La prophétie qu'avait raconté Zohar lors de la première nuit était claire. La vengeance ne devait pas avoir lieu, et le portail créé par la sorcière devrait les mener vers le repère de celle à l'origine de tous les maux du Royaume. Mais la prophétie était devenue plus exacte dans cette nouvelle vision qu'avait recopié la courtisane.
- Suit la mouette, par delà la rive ouest tu le retrouveras, lui qui est à la fois ta lance, ton épée et ton bouclier.
Cette divination avait le mérite d'être pour une fois très claire.
- Il est vivant.
- Lancelot ? Questionna Ezra.

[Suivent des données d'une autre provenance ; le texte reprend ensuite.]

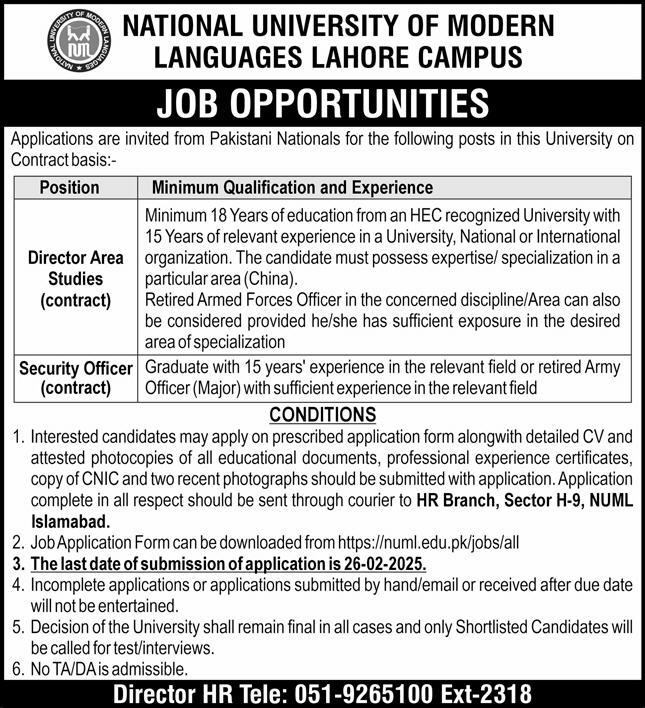 NATIONAL UNIVERSITY OF MODERN LANGUAGES NUML

NATIONAL UNIVERSITY OF MODERN LANGUAGES LAHORE CAMPUS

JOB OPPORTUNITIES

Applications are invited from Pakistani Nationals for the following posts in this University on Contract basis:-

| Position | Minimum Qualification and Experience |
|---|---|
| Director Area Studies (contract) | Minimum 18 Years of education from an HEC recognized University with 15 Years of relevant experience in a University, National or International organization. The candidate must possess expertise/ specialization in a particular area (China). Retired Armed Forces Officer in the concerned discipline/Area can also be considered provided he/she has sufficient exposure in the desired area of specialization |
| Security Officer (contract) | Graduate with 15 years' experience in the relevant field or retired Army Officer (Major) with sufficient experience in the relevant field |

CONDITIONS

1. Interested candidates may apply on prescribed application form alongwith detailed CV and attested photocopies of all educational documents, professional experience certificates, copy of CNIC and two recent photographs should be submitted with application. Application complete in all respect should be sent through courier to HR Branch, Sector H-9, NUML Islamabad.
2. Job Application Form can be downloaded from https://numl.edu.pk/jobs/all
3. The last date of submission of application is 26-02-2025.
4. Incomplete applications or applications submitted by hand/email or received after due date will not be entertained.
5. Decision of the University shall remain final in all cases and only Shortlisted Candidates will be called for test/interviews.
6. No TA/DA is admissible.

Director HR Tele: 051-9265100 Ext-2318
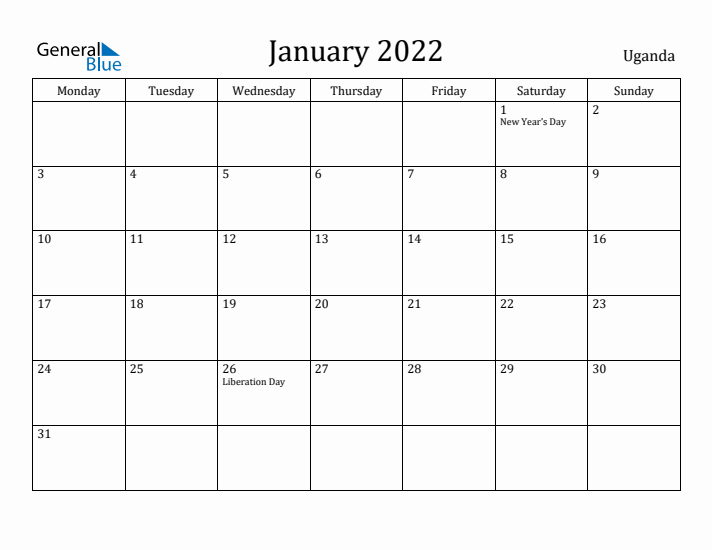 General Blue

January 2022

Uganda

| Monday | Tuesday | Wednesday | Thursday | Friday | Saturday | Sunday |
|---|---|---|---|---|---|---|
| | | | | | 1 New Year's Day | 2 |
| 3 | 4 | 5 | 6 | 7 | 8 | 9 |
| 10 | 11 | 12 | 13 | 14 | 15 | 16 |
| 17 | 18 | 19 | 20 | 21 | 22 | 23 |
| 24 | 25 | 26 Liberation Day | 27 | 28 | 29 | 30 |
| 31 | | | | | | |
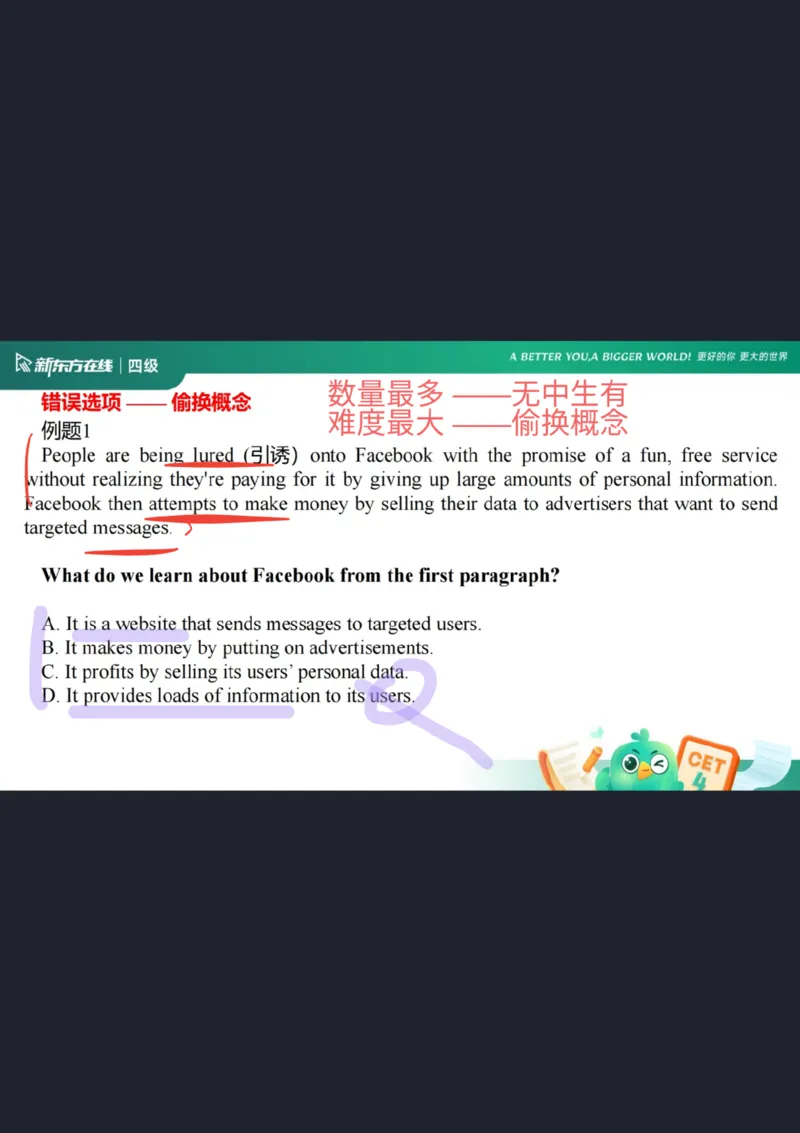 新东方在线 | 四级

A BETTER YOU,A BIGGER WORLD! 更好的你 更大的世界

错误选项 —— 偷换概念

数量最多 ——无中生有
难度最大 ——偷换概念

例题1

People are being lured (引诱) onto Facebook with the promise of a fun, free service without realizing they're paying for it by giving up large amounts of personal information. Facebook then attempts to make money by selling their data to advertisers that want to send targeted messages.

What do we learn about Facebook from the first paragraph?

A. It is a website that sends messages to targeted users.
B. It makes money by putting on advertisements.
C. It profits by selling its users' personal data.
D. It provides loads of information to its users.

CET 4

Tu sais bien que non.
Maria ne répondit pas à la remarque du frère du Prince Déchu qui avait disparu dans le portail avec Tristan. Elle se dirigea vers la sorcière toujours assise sur la chaise. Elle ne pleurait plus, et Terrence la tenait dans ses bras pour la réconforter.
- Tu es sûre de ce que tu as profané, sorcière ?
Maria la regardait avec insistance. Toujours sous le choque, elle n'ouvra pas la bouche et se contenta de trembler en secouant la tête pour affirmer ce que pensait la duchesse.
- Et concernant...celui qui est notre lance, notre épée et note bouclier, tu parles de Lancelot ?
Son cœur se serra lorsqu'elle prononça son nom. C'était encore dur de le mentionner dans une phrase pour elle, le deuil était encore trop frais. Mais une lueur d'espoir se dessina dans son regard lorsque la sorcière répondit avec conviction :
- Oui.
- Ces prédictions ne sont pas le fait de Zohar, entama Terrence. Elles lui viennent du sceptre de magie qu'elle a récupéré à l'époque.
- Et alors ? S'enquit-elle.
- Cela signifie que personne ne sait réellement ce qu'est la volonté de cet artefact magique. Il a disparu depuis d'ailleurs, peut-on réellement croire ces mots et se précipiter tête baissée ?
- Tu te fiches de nous, osa interférer Ezra qui s'avança vers eux. Si on en est là c'est parce qu'on a suivi sa première vision à la lettre. Alors maintenant, on doit poursuivre dans ce chemin, même si cela te déplaît. On n'a pas sacrifié Lancelot pour rien.
Maria était fière d'avoir enfin un soutien dans le groupe, qui plus est, du Prince Ezra. Lui aussi peut-être se sentait-il trahi par Zohar depuis ce soir là où il avait tout perdu : sa meilleure amie, son château, ses troupes, et sa bibliothèque de livres magiques. Leur objectif était enfin axé, ils devraient bouger des Monts-Brumeux pour retrouver cette mouette.
- Tu sais ce que la mouette signifie ? Demanda-t-elle au Prince.
Dans le Royaume, chaque famille de nobles avait sa propre milice d'espions infiltrés dans les cours ennemies. Gallian avait ses colombes, Ezra ses pies. Il était fort à parier que ce nouvel oiseau, la mouette, soit également une taupe.
- J'ai ma petite idée, répondit-il. Du temps où mon père était le Roi, les mouettes étaient les meilleurs espions de la Capitale, ceux qui répondaient directement aux ordres du Roi.
- Mais le Roi William est mort, coupa Bachard. Il ne reste plus aucune mouette au service de Gallian.
Il expliqua alors que c'était une tradition ancienne. Les mouettes obtenaient leur retraite au moment où le Roi mourrait, ce qui permettait d'effacer les crimes commis par le Roi des registres du Palais. Ainsi, personne ne pouvait savoir quels méfaits avaient été commis à l'époque des précédents Rois, ce qui arrangeait le pouvoir en place pour former ses propres alliances.
- Je connais un endroit où les mouettes de mon père se réfugiaient. Si Gallian ne l'a pas rasé, on pourrait s'y rendre. J'y ai moi-même des pies qui y sont en poste, cela pourra nous aider à retrouver des alliés pour la suite de notre combat contre mon frère.
Le plan était en place. Maria avait une nouvelle raison de se battre, et elle en était fière.
- Nous avons une nouvelle quête, mais je ne peux vous contraindre à me suivre. Nous partirons demain matin, à l'aube. Faites votre décision d'ici là.
- Entendu, confirma Jeanne. Mais avant, il est temps de déjeuner.
Tous se mirent autour du feu, grignotant avec entrain les restes de biche de la veille. Maria et Terrence n'avait pas rapporté l'isatis qu'ils avaient chassé ce matin-là, mais qu'importe. Ils en tueraient un autre d'ici la fin de l'hiver.